Hyperparameter Tuning in Vertex AI: Neural Network Example
Last updated on 2026-03-05 | Edit this page
Estimated time: 50 minutes
Overview
Questions
- How can we efficiently manage hyperparameter tuning in Vertex
AI?
- How can we parallelize tuning jobs to optimize time without increasing costs?
Objectives
- Set up and run a hyperparameter tuning job in Vertex AI.
- Define search spaces using
DoubleParameterSpecandIntegerParameterSpec. - Log and capture objective metrics for evaluating tuning
success.
- Optimize tuning setup to balance cost and efficiency, including parallelization.

### [SHORT PROBLEM 1]
What estimated time does the lesson overview give?
### [SHORT PROBLEM 2]
Summarize the lesson overview in two sentences.
### [SHORT PROBLEM 3]
Transcribe the lesson overview from "Hyperparameter Tuning in Vertex AI: Neural" up to and including "efficiency, including parallelization.".
Rely only on the lesson overview when responding.

[Spatial relation data]
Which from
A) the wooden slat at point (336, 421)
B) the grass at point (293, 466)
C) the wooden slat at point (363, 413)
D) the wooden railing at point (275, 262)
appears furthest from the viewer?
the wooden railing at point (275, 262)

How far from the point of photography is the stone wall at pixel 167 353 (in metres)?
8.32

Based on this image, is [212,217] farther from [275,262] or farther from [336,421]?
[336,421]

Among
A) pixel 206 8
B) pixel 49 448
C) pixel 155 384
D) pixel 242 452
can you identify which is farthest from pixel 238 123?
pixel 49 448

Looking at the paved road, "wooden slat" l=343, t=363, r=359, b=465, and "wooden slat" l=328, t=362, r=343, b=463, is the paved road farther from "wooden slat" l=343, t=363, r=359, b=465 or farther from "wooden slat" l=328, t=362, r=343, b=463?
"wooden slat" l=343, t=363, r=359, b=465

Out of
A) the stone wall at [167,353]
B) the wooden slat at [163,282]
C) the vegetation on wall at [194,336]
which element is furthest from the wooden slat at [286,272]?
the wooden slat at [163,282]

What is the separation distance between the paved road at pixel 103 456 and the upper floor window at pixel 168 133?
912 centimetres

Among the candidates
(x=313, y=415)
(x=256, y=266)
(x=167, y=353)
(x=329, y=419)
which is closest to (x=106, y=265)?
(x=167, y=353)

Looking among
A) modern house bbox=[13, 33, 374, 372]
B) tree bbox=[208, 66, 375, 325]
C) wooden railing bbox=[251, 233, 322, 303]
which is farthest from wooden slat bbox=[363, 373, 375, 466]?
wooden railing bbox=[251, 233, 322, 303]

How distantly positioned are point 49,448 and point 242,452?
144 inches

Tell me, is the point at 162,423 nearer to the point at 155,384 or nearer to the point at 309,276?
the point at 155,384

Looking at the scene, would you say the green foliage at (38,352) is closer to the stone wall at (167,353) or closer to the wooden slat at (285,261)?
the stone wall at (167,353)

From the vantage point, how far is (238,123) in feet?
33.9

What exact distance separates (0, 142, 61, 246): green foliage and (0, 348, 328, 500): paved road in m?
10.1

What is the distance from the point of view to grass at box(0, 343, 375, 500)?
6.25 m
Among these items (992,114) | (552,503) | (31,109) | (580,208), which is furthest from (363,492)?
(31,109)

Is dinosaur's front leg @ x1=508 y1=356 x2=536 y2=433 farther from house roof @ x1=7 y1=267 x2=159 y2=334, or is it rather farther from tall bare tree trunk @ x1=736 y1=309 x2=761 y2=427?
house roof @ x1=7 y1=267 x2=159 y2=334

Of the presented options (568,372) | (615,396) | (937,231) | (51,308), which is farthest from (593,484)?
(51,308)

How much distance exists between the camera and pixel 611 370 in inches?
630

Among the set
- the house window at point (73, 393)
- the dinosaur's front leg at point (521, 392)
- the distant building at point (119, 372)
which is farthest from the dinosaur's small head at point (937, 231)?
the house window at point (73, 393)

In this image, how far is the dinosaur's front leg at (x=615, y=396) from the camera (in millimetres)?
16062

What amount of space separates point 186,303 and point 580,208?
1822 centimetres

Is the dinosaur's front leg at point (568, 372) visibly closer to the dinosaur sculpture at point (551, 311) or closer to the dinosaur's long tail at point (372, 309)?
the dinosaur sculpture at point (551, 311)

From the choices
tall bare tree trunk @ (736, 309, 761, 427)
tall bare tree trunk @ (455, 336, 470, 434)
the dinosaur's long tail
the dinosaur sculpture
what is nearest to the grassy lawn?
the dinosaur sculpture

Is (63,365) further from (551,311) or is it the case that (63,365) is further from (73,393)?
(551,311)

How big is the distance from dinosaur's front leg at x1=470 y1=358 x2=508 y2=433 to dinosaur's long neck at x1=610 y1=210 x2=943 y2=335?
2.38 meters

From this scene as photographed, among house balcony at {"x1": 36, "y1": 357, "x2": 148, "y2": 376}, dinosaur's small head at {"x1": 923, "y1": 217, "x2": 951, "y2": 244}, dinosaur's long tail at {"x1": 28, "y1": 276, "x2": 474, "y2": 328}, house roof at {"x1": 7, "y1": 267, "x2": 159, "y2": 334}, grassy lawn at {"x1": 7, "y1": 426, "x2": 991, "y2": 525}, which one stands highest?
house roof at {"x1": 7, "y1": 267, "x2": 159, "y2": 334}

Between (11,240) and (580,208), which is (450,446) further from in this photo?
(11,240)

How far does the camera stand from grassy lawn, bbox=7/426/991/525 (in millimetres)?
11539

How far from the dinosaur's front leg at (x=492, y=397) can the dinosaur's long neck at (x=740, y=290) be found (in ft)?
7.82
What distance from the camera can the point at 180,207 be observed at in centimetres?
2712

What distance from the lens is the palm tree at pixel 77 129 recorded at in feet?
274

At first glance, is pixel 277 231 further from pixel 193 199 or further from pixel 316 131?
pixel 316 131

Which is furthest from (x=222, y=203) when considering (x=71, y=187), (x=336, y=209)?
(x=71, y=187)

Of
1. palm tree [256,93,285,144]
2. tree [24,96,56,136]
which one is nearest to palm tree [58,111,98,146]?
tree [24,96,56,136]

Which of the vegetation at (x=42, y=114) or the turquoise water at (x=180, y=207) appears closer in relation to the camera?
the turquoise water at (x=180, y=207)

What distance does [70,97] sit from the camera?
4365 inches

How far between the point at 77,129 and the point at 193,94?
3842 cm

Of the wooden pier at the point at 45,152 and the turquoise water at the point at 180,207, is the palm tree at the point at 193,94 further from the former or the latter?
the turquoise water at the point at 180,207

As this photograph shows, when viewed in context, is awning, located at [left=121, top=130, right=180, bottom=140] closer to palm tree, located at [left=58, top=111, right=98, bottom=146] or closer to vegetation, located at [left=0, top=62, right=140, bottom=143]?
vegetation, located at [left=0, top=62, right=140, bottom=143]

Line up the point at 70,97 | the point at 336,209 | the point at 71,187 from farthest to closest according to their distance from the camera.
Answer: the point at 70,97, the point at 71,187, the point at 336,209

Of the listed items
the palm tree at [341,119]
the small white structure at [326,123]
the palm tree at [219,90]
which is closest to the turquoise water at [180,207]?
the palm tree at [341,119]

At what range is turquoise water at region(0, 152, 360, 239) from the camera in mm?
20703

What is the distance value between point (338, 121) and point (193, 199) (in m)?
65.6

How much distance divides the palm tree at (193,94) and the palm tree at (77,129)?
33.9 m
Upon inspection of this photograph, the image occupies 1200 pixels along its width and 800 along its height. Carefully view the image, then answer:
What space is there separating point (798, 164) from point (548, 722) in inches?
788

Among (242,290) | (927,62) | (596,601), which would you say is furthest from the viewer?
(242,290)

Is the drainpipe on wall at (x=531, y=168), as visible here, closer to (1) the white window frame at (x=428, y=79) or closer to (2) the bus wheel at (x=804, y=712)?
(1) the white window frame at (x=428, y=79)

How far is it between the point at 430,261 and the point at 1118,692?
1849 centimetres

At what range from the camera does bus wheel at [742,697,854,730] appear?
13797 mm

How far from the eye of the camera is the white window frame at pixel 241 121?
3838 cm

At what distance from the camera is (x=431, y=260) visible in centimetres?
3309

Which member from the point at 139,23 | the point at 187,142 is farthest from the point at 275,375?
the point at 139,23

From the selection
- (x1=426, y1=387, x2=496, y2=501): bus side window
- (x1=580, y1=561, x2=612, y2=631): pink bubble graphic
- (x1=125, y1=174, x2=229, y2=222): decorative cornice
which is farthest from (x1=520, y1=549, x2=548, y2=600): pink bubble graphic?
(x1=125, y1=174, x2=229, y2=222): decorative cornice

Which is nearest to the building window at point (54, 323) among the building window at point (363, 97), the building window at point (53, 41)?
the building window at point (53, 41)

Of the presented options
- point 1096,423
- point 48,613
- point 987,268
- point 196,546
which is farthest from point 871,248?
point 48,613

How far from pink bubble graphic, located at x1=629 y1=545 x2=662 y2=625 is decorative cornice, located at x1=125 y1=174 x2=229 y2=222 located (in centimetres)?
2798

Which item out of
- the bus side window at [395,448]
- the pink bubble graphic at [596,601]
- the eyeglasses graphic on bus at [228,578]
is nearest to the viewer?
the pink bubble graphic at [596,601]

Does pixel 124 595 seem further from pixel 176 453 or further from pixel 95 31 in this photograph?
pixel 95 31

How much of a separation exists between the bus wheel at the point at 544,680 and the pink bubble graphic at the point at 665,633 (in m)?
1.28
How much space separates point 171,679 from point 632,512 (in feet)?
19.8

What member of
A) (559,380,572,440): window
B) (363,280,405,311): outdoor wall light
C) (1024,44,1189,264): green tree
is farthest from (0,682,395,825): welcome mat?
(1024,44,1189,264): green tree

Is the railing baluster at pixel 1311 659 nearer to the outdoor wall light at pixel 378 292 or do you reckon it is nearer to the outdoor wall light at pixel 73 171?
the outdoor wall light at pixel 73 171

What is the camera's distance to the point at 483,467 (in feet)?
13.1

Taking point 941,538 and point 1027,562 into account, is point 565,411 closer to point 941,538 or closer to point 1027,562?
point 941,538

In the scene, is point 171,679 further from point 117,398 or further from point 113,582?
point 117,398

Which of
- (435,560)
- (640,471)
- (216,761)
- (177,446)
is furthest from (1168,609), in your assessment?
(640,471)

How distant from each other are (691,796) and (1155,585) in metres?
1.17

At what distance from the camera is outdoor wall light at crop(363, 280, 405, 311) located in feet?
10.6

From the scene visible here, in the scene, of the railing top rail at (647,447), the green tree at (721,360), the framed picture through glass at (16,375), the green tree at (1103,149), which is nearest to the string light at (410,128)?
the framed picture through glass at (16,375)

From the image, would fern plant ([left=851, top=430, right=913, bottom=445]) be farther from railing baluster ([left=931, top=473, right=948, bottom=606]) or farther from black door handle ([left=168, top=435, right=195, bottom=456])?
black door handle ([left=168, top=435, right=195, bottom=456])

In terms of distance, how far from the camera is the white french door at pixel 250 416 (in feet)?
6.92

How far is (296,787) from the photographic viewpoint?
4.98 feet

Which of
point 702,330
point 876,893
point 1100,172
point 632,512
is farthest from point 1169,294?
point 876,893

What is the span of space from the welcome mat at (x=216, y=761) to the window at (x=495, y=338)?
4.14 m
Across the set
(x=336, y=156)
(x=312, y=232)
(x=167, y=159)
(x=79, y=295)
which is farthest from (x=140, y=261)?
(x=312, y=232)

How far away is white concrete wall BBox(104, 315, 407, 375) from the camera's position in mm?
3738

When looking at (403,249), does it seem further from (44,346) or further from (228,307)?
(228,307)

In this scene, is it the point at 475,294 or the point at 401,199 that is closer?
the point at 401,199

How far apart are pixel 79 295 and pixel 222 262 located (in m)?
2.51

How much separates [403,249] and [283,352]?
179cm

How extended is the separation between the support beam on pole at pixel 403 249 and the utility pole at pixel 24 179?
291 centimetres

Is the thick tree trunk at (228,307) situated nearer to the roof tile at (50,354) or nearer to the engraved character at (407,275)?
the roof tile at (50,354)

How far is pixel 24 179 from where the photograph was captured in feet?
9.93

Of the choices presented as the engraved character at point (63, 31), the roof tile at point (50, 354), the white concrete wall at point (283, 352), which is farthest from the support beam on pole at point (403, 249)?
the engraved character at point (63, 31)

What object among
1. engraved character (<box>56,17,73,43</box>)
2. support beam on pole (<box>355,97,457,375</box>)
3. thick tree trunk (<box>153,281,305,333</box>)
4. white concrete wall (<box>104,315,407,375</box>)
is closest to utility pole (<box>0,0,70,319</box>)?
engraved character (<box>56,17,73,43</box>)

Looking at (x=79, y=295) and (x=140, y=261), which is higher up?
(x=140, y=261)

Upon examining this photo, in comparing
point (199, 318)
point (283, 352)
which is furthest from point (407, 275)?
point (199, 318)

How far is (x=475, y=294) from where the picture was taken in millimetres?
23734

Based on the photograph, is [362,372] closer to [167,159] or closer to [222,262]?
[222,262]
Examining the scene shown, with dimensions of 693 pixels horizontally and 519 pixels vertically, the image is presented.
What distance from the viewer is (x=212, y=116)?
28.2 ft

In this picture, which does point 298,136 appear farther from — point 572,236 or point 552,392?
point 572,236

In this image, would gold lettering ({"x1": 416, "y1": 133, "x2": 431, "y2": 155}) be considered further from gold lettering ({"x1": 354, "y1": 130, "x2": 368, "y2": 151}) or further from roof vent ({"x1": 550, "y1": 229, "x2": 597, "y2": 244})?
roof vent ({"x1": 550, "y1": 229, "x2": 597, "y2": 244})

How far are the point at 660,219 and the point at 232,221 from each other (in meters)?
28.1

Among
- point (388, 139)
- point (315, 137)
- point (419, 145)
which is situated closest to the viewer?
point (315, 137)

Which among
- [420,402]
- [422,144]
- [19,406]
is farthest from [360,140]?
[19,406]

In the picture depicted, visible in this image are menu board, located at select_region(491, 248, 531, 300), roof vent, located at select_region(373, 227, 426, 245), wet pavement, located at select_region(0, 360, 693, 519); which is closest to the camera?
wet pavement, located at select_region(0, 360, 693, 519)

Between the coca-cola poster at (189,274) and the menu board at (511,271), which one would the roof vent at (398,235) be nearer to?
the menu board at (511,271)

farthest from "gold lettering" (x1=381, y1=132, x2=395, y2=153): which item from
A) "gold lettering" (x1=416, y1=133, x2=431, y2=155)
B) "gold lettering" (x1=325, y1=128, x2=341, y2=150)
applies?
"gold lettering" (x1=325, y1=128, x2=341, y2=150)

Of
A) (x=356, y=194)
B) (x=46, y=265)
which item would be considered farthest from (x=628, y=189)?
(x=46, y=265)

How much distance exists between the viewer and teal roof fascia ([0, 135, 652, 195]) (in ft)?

### [TASK RESPONSE 1]
50 minutes.

### [TASK RESPONSE 2]
The lesson covers hyperparameter tuning in Vertex AI through a neural network example and is estimated to take 50 minutes. It asks how to manage tuning efficiently and how to parallelize tuning jobs without raising costs, and its objectives include running a tuning job, defining search spaces, logging objective metrics, and balancing cost and efficiency.

### [TASK RESPONSE 3]
Hyperparameter Tuning in Vertex AI: Neural Network Example
Last updated on 2026-03-05 | Edit this page
Estimated time: 50 minutes
Overview
Questions
- How can we efficiently manage hyperparameter tuning in Vertex
AI?
- How can we parallelize tuning jobs to optimize time without increasing costs?
Objectives
- Set up and run a hyperparameter tuning job in Vertex AI.
- Define search spaces using
DoubleParameterSpecandIntegerParameterSpec. - Log and capture objective metrics for evaluating tuning
success.
- Optimize tuning setup to balance cost and efficiency, including parallelization.